## REQUIRED WORK
(a) According to the post on promotional products sales, what two types of reps exist in this business?
(b) Write the next part of the post on succeeding in promotional products sales, picking up after its closing disclaimer.

But what does it really take to make it in the multi-billion dollar promotional products business? Are there specific skills that set the best apart from the rest? What differences exist between the six figure salesperson making a handsome living in the business and the part-timer earning a reasonable income? Can you really carve out a substantial career in the promotional products industry? If so, how?
In our twenty years, we've discovered some of what it takes to be successful and, (equally as important), the roads to avoid that lead to failure.
This post aims at discovering and highlighting the skills and attitude necessary to be successful in the promotional products business. There are basically two types of reps in this business:
- the career-minded rep, the one aiming for the brass ring as a million dollar producer (or at least a six-figure salesperson)
- the part-time rep, the person who wants to supplement their existing income or earn a part-time income selling promotional products
(Disclaimer: a prominent executive in our industry once commented that as similar as distributors are in this business, we all derive our income in different ways. In other words, our respective businesses have been shaped by our core clients and these clients are extremely diverse. All this to say, what follows are my personal reflections on just a few of the traits necessary to make a career and sustain a business as a promotional products representative. Some of these characteristics are most certainly debatable. I welcome your comments on this post and hope to continue this as a dialogue with many of you who read this blog).

## RECORD LIST

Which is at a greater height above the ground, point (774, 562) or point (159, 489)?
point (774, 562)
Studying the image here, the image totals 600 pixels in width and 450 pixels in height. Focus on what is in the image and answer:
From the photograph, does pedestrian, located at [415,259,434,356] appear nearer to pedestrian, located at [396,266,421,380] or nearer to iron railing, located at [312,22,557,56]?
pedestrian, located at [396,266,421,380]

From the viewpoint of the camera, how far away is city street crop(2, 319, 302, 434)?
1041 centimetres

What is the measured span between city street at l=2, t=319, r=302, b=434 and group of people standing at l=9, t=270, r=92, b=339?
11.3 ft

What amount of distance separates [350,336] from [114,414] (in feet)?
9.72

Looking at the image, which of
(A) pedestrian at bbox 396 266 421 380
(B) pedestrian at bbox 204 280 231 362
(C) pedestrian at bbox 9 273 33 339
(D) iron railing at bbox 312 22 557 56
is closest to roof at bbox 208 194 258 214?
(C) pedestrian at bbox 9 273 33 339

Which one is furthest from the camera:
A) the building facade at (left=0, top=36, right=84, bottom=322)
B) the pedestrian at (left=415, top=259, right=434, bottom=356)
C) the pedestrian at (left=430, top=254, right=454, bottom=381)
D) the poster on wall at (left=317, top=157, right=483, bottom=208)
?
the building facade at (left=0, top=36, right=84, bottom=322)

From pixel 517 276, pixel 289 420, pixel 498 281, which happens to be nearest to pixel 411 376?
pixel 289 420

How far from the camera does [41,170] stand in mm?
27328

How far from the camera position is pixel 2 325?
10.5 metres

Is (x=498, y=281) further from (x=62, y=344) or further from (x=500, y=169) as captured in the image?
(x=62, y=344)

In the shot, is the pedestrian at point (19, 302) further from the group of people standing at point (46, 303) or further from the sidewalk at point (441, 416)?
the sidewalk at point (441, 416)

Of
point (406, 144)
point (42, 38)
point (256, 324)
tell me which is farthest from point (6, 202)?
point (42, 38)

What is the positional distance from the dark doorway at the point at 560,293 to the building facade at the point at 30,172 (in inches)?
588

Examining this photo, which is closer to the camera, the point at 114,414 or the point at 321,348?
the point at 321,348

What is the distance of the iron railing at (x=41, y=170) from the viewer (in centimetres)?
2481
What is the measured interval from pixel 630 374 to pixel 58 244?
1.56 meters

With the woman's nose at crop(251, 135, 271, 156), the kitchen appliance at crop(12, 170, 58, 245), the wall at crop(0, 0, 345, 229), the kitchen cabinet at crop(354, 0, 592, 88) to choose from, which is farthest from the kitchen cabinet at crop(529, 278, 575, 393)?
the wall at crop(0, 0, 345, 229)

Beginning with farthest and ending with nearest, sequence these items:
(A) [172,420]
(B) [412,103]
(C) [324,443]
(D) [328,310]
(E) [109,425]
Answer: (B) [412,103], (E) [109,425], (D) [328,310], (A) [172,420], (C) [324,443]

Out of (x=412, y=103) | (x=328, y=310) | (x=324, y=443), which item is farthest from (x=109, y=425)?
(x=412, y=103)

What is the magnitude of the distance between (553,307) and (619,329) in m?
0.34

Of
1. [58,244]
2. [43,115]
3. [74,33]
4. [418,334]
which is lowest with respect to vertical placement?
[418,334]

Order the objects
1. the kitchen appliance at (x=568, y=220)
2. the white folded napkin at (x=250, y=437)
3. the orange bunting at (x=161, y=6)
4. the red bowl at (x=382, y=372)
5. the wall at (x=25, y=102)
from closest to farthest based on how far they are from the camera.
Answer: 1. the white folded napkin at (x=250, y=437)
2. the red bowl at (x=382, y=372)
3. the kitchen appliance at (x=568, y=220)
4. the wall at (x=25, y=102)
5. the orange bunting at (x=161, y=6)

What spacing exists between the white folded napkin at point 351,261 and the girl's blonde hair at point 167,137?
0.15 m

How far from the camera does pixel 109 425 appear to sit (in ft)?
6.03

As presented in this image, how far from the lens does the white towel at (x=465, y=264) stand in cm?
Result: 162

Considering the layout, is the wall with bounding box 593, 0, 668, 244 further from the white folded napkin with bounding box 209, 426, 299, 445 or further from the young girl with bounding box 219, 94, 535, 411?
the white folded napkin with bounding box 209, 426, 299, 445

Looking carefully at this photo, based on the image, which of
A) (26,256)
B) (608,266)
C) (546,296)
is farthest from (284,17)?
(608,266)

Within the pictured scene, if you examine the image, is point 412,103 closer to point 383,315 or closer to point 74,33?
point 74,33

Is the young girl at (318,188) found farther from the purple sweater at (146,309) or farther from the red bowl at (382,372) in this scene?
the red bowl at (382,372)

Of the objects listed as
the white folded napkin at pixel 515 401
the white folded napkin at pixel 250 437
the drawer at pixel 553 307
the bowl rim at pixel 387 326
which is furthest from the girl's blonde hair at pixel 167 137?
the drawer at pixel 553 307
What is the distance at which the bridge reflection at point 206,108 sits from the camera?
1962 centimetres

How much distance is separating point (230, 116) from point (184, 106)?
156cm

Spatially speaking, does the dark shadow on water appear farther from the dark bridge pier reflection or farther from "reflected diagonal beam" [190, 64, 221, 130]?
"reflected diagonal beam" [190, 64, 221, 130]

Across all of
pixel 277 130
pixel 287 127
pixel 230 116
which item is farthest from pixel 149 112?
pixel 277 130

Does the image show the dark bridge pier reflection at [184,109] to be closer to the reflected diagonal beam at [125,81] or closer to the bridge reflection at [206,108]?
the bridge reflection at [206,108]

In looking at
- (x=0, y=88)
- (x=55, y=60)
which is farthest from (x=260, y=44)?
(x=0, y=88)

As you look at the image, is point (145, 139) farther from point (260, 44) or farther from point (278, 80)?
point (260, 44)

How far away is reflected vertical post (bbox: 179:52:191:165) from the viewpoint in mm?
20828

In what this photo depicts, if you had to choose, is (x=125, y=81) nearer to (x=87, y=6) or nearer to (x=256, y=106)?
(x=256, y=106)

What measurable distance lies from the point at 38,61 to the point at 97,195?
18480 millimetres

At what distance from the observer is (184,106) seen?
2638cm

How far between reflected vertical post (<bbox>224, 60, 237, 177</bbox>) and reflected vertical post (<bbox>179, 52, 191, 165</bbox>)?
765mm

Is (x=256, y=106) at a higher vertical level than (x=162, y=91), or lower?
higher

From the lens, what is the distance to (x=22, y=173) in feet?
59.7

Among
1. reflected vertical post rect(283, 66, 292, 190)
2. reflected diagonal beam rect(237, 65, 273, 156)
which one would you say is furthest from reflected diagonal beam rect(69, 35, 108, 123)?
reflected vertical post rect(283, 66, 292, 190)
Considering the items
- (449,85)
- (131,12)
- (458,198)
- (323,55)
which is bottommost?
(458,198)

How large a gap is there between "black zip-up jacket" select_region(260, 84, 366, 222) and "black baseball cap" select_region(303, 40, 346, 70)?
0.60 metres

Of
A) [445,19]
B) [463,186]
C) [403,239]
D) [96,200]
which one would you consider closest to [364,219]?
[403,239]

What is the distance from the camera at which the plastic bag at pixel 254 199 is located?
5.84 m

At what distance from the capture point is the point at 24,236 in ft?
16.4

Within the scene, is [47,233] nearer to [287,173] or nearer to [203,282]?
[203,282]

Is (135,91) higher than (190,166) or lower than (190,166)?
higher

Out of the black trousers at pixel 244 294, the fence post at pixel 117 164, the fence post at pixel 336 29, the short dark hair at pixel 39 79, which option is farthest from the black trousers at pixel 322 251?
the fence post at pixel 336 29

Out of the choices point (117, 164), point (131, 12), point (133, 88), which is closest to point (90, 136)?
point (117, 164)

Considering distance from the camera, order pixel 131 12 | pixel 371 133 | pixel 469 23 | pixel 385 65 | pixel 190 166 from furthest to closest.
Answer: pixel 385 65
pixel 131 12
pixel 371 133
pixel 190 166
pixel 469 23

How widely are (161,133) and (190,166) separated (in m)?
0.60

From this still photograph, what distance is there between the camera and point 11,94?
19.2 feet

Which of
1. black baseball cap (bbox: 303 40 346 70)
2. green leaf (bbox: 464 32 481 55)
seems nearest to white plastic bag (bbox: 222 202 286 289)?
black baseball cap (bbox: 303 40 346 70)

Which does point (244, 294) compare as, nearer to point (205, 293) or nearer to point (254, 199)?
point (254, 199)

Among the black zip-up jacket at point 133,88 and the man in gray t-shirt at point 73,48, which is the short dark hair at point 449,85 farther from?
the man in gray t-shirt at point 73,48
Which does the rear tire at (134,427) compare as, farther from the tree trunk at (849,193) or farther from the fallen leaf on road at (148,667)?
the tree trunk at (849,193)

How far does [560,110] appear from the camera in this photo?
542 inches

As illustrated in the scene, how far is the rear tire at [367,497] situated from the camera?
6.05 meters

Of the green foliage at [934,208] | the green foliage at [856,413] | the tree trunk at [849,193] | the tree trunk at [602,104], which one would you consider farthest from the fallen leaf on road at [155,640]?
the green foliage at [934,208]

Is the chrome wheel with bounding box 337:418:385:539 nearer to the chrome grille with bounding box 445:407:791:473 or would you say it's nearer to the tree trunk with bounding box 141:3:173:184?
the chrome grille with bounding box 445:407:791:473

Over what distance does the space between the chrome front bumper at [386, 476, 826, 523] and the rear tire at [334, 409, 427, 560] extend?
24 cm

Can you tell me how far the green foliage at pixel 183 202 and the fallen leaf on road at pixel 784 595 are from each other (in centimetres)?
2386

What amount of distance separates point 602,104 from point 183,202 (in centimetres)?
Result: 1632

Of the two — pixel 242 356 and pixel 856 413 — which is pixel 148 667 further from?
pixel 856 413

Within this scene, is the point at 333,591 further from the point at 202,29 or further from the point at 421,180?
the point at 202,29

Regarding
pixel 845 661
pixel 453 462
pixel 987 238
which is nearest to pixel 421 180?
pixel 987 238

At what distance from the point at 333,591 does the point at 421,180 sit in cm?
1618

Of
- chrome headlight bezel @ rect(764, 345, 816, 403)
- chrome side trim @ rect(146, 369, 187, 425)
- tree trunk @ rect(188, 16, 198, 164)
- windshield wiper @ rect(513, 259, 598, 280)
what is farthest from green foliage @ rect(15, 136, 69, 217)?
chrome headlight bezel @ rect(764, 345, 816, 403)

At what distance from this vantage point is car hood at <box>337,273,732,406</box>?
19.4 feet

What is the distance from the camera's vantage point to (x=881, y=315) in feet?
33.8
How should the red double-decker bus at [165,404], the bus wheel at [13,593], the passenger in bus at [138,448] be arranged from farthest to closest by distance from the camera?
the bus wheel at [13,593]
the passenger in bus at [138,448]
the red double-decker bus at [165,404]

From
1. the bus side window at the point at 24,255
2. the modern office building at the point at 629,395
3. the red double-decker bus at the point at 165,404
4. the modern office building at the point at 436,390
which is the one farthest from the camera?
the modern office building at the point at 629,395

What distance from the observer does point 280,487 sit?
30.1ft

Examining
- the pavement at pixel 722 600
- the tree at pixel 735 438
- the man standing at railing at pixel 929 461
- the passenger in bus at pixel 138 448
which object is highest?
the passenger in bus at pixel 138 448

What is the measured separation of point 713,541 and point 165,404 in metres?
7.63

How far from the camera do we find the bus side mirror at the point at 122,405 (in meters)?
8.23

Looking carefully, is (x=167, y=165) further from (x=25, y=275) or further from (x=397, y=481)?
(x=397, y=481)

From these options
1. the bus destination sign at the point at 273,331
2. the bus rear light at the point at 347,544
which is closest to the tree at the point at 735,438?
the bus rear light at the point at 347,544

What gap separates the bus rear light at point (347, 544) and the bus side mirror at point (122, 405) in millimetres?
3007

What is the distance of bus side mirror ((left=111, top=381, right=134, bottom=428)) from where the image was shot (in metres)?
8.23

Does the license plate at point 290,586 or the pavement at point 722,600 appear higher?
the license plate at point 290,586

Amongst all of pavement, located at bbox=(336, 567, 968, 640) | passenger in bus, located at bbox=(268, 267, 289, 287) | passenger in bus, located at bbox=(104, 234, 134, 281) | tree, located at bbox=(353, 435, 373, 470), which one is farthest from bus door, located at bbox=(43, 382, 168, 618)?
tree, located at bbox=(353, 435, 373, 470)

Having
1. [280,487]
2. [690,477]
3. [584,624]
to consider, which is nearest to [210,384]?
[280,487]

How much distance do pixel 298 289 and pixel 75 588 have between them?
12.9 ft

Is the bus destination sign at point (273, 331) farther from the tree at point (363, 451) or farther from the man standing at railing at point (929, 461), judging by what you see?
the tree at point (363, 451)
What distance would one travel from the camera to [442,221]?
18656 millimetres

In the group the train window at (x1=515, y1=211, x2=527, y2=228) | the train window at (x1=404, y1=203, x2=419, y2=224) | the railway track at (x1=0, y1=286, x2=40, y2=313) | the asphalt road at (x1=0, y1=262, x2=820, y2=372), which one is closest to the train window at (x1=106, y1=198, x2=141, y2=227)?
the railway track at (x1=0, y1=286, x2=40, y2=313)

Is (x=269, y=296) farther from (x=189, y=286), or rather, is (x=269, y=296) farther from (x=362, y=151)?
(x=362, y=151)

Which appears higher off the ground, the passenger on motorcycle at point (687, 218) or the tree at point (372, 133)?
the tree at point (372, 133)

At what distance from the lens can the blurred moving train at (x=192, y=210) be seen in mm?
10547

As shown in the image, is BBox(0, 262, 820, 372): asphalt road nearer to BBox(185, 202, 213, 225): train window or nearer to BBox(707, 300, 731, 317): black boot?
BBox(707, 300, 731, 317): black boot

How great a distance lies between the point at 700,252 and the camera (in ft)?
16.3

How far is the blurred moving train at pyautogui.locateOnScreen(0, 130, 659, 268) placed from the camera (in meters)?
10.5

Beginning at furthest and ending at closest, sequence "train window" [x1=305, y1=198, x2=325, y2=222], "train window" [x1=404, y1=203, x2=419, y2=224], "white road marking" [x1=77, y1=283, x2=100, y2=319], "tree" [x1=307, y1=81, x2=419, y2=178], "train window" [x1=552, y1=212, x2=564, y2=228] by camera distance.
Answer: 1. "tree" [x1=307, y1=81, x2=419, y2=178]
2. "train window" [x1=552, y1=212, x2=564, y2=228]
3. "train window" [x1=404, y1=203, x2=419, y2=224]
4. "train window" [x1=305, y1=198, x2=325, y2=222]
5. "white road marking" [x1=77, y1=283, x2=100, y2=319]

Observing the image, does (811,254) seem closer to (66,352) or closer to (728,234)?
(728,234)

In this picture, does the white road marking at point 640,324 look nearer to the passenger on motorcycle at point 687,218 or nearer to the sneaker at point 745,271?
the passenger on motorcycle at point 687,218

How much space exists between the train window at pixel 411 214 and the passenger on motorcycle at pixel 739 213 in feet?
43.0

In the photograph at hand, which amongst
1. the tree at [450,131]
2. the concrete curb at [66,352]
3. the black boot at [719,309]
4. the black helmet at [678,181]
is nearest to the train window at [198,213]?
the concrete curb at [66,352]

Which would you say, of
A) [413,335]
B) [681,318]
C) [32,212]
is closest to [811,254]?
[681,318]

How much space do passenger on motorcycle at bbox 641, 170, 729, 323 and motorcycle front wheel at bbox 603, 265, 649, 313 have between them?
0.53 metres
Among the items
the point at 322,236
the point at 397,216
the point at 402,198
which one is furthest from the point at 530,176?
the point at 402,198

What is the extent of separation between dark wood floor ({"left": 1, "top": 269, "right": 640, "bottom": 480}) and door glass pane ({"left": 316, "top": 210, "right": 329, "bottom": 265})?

## ANSWERS TO THE EXERCISES
(a) The career-minded rep aiming to become a million-dollar (or at least six-figure) producer, and the part-time rep who wants to supplement existing income or earn a part-time income selling promotional products.

(b)
Subservience: The proper mental attitude comes first but not merely “a positive attitude” (though it definitely will help) but something far more surprising, a subservient attitude. There are two definitions of subservience, one is “obeying others unquestioningly” (and this is definitely not the proper meaning in our context), the more accurate definition for our use is, “serving as a means to an end”. Subservience is not a trait one likes to consider as fundamental for a successful career in sales but subservience is so critical, (particularly in B2B sales), that your attitude toward this trait could mean success or failure in the business.
If you don't have a caring attitude toward your customer's best interests then this business might not be for you. Any peddler with a catalog full of pens and pencils can get a sale but it takes a subservient posture to gain a client (one who trusts you enough to place numerous orders and who comes to rely on you as a trusted advisor). Subservience consists of listening to a client’s aims and goals and considering ones skill, aptitude and resources as in the employ of the goals of the client. As a promotional products professional, you are in the business of promoting other peoples' businesses therefore the easier-said-than-done skill of listening and responding with successful action is the key to achieving long-term success in this business. This means getting to know your client well enough to understand what is being said as well as what isn’t being said (often, equally as important). Your customers don't care about your accomplishments, they only care about what you will accomplish on their behalf.
Organizational Skills: Don’t stop reading, bear with me on this one. If you lack organizational skills it's no deal breaker but it is helpful to be somewhat organized. I don't mean the hyper-organized type, (that could kill you in this business, take it from one who knows), I mean a general propensity toward organization. If you are not an organized person you shouldn't disqualify yourself from this business but you should walk into it with the understanding that organization is the first skill you need to work on to be successful. We juggle over 800,000 products. Eight-hundred-thousand! Add to this the complexity involved in a single order and you’ve got a major opportunity for disaster. Most salespeople are not well-ordered; thankfully, organization is a skill that can and must be learned. To top it all off, you will be working with numerous clients, juggling (hopefully) numerous projects - each client wants to believe (rightly so) that they are the only client who exists - your ability to juggle their demands with effective solutions for each brand will carry you far in this business.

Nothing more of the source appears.